The Supreme Court has repeatedly stressed (in cases II KK 127/24, II KK 52/23, IV KK 435/18, among others): merely establishing that a company’s president possesses the attributes allowing criminal liability under the representative provisions isn’t sufficient to attribute intent. The prosecution must prove that the perpetrator:

  • knew they were stating falsehoods or concealing truth,
  • was aware they were exposing tax revenue to depletion,
  • wanted this outcome or at least accepted it.

Intent cannot be presumed. A tax decision finding irregularities doesn’t automatically generate fiscal criminal liability.

Tax Fraud vs. Criminal Fraud

Can understating taxes be classified as fraud under the general Criminal Code? The courts consistently answer: no.

The Supreme Court explained in its June 24, 2015 resolution (I KZP 2/15): when a taxpayer self-assesses and remits a reduced amount, there’s no disposition of property by the tax authority. The tax office takes no action—it simply accepts the return and payment. The absence of property disposition precludes fraud under Article 286 of the Criminal Code.

Criminal Code fraud enters the picture only when someone obtains a tax refund (Article 76 of the Fiscal Penal Code)—when the tax authority actually pays out money based on false data.

Fictitious Invoices: Who Bears Responsibility

Issuing fictitious VAT invoices doesn’t, by itself, fulfill the elements of Article 56—the issuer isn’t obligated to pay VAT on nonexistent transactions.

They may, however, be liable for aiding tax fraud committed by the invoice recipient who uses it to reduce their output tax. Condition: the recipient was actually conducting real business and had tax to reduce. If both parties were operating exclusively with fictitious transactions—there’s no tax obligation that could be depleted.

Instrumental Initiation of Criminal Proceedings

A particularly significant line of jurisprudence concerns using fiscal criminal proceedings to suspend the running of tax assessment limitation periods.

The Supreme Administrative Court and regional administrative courts consistently hold: instrumental initiation of fiscal criminal proceedings doesn’t trigger limitation suspension (NSA judgment of September 29, 2022, I FSK 226/22).

When might initiation be deemed instrumental?

  • Timing close to the limitation deadline,
  • No real procedural activity following initiation,
  • Proceedings remain in the in rem phase with no prospect of pressing charges,
  • Initiation serves solely to “stop the clock” on limitation.

In doubtful cases, the tax authority must explain in its decision’s reasoning that initiating criminal proceedings was substantively justified, not an abuse of process.

Knowing vs. Unknowing Participation

The courts distinguish two situations of participation in VAT carousels and other tax fraud schemes:

Knowing participation — the taxpayer knew they were participating in fraud.
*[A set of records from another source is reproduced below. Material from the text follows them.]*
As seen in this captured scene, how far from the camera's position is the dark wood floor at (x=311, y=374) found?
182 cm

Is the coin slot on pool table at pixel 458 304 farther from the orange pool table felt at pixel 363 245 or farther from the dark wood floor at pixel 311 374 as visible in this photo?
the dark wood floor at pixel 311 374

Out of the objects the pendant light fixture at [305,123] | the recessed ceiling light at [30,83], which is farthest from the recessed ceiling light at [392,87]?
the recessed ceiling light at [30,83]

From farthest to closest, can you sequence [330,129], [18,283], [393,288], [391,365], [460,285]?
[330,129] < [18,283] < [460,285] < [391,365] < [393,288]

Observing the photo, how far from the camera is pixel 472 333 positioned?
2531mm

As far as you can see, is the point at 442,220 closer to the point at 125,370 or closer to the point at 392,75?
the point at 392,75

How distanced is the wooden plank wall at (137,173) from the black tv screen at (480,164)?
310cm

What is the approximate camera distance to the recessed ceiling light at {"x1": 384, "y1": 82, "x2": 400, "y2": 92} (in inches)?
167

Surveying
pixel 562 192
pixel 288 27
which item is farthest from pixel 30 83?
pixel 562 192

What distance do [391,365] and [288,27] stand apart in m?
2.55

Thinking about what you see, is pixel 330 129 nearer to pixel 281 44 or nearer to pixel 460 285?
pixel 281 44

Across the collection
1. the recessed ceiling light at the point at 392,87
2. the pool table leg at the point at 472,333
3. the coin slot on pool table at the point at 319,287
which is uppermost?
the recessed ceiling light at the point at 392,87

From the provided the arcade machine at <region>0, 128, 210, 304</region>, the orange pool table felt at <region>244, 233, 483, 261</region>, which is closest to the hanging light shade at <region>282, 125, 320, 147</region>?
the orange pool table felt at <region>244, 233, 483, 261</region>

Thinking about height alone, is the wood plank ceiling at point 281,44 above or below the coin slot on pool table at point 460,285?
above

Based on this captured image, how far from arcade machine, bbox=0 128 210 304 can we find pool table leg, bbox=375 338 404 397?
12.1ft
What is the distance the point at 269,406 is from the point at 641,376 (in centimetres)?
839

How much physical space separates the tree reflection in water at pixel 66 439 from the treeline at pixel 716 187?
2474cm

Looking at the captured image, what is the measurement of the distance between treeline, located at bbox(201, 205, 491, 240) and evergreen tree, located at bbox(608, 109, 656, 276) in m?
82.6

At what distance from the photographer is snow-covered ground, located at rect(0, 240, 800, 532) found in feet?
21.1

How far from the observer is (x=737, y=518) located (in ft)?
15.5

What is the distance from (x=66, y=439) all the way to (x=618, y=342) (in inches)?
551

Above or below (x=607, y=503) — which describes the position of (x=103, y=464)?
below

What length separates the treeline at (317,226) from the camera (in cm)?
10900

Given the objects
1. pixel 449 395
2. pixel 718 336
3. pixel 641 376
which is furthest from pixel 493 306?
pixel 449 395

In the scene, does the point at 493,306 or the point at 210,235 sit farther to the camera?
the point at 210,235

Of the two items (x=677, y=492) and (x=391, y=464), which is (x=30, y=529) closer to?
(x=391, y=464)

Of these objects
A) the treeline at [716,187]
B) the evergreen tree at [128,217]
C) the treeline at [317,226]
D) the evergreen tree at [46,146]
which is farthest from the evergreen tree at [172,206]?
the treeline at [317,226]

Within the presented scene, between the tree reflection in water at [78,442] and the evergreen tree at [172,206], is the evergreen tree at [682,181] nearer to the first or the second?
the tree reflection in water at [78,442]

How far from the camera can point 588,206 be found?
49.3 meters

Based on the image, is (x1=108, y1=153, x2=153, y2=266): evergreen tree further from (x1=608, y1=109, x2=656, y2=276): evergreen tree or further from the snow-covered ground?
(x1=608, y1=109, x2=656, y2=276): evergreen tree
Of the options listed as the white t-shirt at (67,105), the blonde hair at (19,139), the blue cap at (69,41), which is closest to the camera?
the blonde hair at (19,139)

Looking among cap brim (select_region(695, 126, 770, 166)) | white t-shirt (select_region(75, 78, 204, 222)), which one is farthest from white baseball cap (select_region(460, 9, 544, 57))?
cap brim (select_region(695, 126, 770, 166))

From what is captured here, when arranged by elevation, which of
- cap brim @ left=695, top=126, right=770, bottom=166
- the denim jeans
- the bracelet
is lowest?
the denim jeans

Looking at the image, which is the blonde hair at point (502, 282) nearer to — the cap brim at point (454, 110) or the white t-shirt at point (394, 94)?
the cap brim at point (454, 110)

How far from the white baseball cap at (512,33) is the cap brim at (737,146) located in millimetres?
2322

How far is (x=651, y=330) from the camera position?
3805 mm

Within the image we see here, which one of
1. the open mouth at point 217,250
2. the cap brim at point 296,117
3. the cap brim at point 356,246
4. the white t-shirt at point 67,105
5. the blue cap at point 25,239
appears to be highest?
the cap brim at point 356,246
Criminal liability applies; examining “due diligence” is beside the point.

Unknowing participation — the taxpayer didn’t know about the fraud, but can be attributed lack of due diligence. They lose the right to deduct VAT but don’t bear fiscal criminal liability (which requires intent).

Courts emphasize: the tax authority cannot draw alternative conclusions like “either they knew, or they failed in diligence.” Findings must be unequivocal.

Limitation: Peculiarities of Tax Crimes

The limitation period for crimes under Article 56 doesn’t begin from the date of commission, but from the end of the year in which the tax payment deadline fell.

Additionally: limitation of criminal liability also occurs when the tax obligation itself becomes time-barred—even if the crime’s limitation period hasn’t yet expired. This preferential period can shorten the prosecution window.